Tony Sumner whittycat at ntlworld.com
Sat Oct 25 09:05:32 UTC 2003


On Mon, Jan 20, 2003 at 12:20:27PM +0000, Jonathan H N Chin wrote:

> I shall assume that there is a central server somewhere that doles
> out jobs to participating clients and saves the results, rather than
> the system being properly distributed.

OK, I'll have to state the problem in more detail. I wanted to start
by settling the point about random ports first (which is explained in
the Assigned Number d/b) and then Alex suggested I grab ethereal. That
has taken me several hours so far -- everything depends on everything
else -- but I am close. This may tell me something or it may not; I
already have snort and tcpdump but I am not too hot on interpreting
what they say.

The way the program works is that I d/l a program from DIstributed Folding 
(DF) (binary) and run it. It first sends a command equivalent to
  GET http://www.distributedfolding.org/server.status to get the
server status and then does some work on folding proteins.  After a
few hours (or if you hit Q) it sends results to the server and
continues. 15999 people are happy with this (some of them running RH
8.0 too) but for me what happens is that I get a message 'Cannot get
server status', I do the work, send the results (they do get there)
and get a message 'You seem to have a problem with the network' and it
stops.  What I can't do is run it unattended as it should. snort
prints the packets originating from me that contain the results and
these are ok but does not record ANY packets originating from the
server. On the other hand tcpdump records packets like these

16:23:30.024362 206.248.62.8.80 > 80.5.144.178.1074: S [tcp sum ok]
1771487702:1771487702(0) ack 985653817 win 65160 <nop,nop,timestamp
9848413 10876945,nop,wscale 0,nop,nop,sackOK,mss 1460> (DF) (ttl 61,
id 3032, len 64)

which originate from the DF server port 80 and go to various ports >1023. 
Moreover when I added a line 

-A RH-Lokkit-0-50-INPUT -s 206.248.62.8 -j LOG --log-prefix IP

to iptables the kernel logs packets like

IN=eth0 OUT= MAC=00:40:f4:58:4a:50:00:05:9a:d6:b8:a8:08:00
SRC=206.248.62.8 DST=80.5.144.178 LEN=60 TOS=0x00 PREC=0x00 TTL=252
ID=17671 DF PROTO=TCP SPT=80 DPT=1026 WINDOW=34752 RES=0x00 ACK SYN
URGP=0

(the destination port is different cos this was done at a different time).
It goes on to try every dport from 1026 to 1037 and then gives up. 
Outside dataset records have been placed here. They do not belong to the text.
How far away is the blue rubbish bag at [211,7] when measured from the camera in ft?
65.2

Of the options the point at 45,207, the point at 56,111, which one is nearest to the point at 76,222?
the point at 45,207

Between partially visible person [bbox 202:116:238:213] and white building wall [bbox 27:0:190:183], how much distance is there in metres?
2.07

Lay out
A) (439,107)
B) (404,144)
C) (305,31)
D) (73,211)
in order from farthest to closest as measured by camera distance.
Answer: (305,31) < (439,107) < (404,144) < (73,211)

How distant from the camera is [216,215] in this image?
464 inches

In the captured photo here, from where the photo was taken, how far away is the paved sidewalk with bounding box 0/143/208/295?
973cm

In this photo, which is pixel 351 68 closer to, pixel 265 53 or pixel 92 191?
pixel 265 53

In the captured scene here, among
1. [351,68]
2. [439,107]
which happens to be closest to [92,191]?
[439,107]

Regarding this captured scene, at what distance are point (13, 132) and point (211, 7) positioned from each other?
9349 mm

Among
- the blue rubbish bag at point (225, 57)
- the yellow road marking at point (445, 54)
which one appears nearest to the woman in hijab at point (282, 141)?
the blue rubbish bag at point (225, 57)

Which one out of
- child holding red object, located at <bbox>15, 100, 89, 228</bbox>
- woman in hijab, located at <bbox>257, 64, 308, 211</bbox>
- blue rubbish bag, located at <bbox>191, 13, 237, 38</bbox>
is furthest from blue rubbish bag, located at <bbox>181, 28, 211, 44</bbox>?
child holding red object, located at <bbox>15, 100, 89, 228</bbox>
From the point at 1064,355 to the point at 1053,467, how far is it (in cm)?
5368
Right. What I am trying to find out is why the server seems to be
sending me an acknowledgment but it does not reach the program. I
don't think that iptables is blocking it because 'service iptables
stop' doesn't make any difference and anyway the rules do not say
anything about ports between 1024 and 2048. I have no other security
stuff as far as I know. Somewhere I should see the result of the GET
call, ie the actual text of server.status which is (20.1.03)
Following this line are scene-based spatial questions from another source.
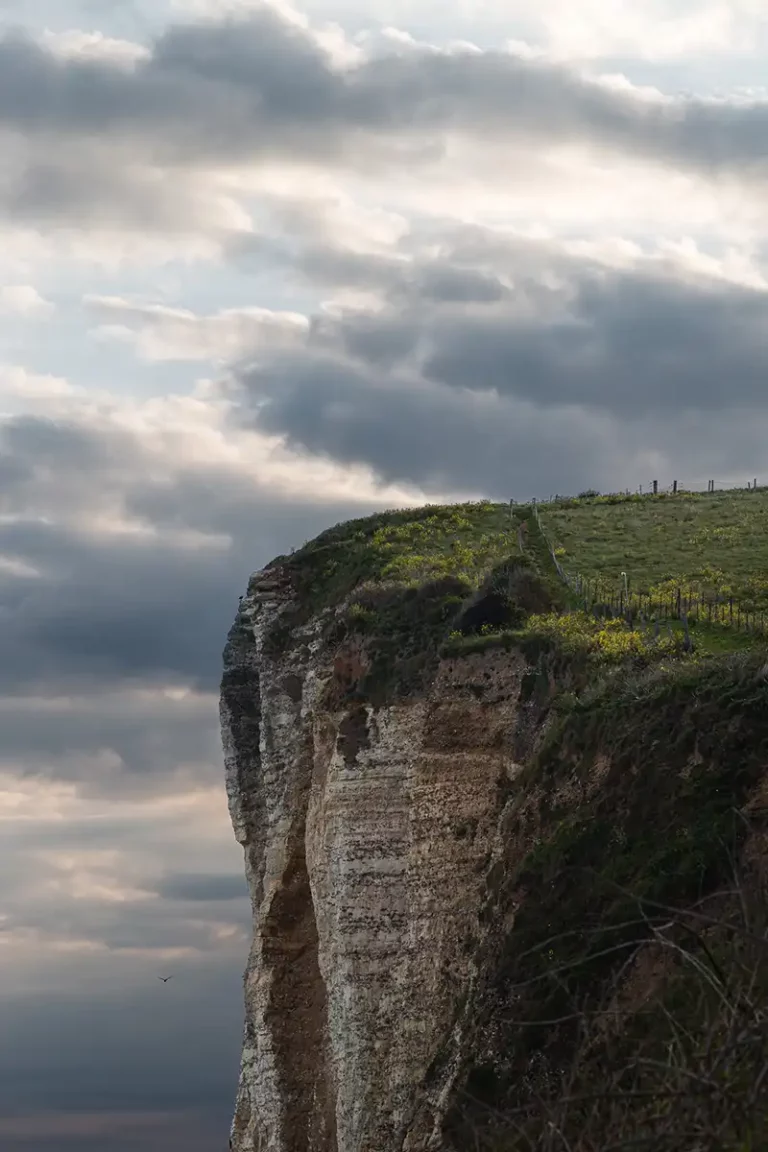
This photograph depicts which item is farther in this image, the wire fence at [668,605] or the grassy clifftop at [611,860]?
the wire fence at [668,605]

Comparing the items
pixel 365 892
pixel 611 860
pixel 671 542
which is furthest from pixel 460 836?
pixel 671 542

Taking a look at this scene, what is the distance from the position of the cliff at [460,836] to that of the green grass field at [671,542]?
2961 millimetres

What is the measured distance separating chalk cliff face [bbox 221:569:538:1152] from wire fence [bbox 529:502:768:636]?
19.9ft

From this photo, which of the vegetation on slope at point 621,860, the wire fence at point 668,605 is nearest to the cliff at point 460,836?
the vegetation on slope at point 621,860

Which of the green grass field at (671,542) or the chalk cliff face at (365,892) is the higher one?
the green grass field at (671,542)

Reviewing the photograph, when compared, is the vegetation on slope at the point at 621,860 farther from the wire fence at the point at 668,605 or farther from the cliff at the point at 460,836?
the wire fence at the point at 668,605

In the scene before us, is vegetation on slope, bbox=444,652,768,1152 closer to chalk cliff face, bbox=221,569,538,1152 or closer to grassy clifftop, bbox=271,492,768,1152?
grassy clifftop, bbox=271,492,768,1152

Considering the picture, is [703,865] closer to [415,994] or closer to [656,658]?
[656,658]

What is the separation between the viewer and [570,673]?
45719 millimetres

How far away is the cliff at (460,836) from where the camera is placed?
32281 mm

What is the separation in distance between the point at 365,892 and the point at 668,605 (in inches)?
528

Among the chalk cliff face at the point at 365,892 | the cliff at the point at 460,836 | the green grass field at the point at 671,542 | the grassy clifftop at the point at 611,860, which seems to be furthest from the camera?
the green grass field at the point at 671,542

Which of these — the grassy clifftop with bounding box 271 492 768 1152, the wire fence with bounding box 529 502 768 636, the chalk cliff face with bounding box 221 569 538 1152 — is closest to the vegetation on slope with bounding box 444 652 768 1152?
the grassy clifftop with bounding box 271 492 768 1152

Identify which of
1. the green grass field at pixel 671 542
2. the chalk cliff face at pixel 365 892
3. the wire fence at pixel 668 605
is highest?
the green grass field at pixel 671 542
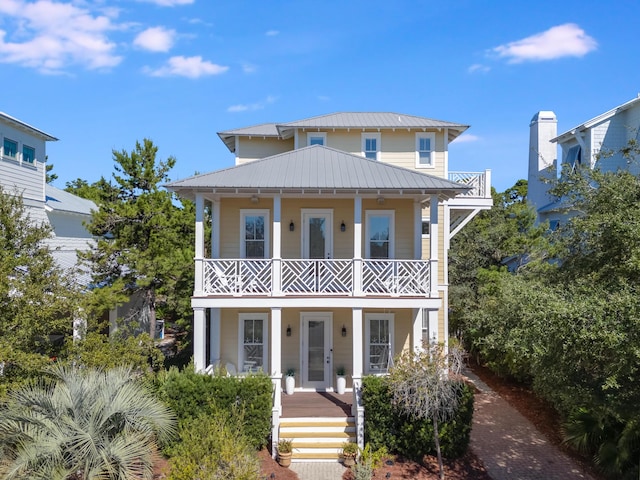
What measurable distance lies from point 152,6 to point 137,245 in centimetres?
790

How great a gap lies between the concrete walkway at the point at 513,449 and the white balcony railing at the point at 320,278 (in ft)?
14.9

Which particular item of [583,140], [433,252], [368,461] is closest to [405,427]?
[368,461]

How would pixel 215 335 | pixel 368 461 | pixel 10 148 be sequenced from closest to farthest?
pixel 368 461 < pixel 215 335 < pixel 10 148

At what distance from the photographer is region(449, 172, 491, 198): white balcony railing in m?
16.9

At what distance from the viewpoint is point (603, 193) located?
28.5 feet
118 112 114 5000 118 112 114
SERVER DOWN FOR MAINTENANCE, TRY AGAIN LATER
ftp.mshri.on.ca /pub/distribfold/download/patch/
bar.csh.rit.edu /~distribfold/
bar.csh.rit.edu /~distribfold/

(the server they are talking about here is 192.197.250.54 or deep.mshri.on.ca);
it has been down for the last few days.

> Given that you say "the source port is 80", it seems likely that the
> server is using an http-like protocol for communicating with clients.

What happens if the server sends TCP on port 80?

> You say that "packets arrive back but they seem to vanish".
> I don't understand what this means. 

They arrive at the kernel log but they don't get to the client. I had a
long conversation with Howard Feldman of DF and he suggested I acquire
a packet sniffer (so I got snort) and tell him what packets came from
the server. He couldn't understand why there weren't any.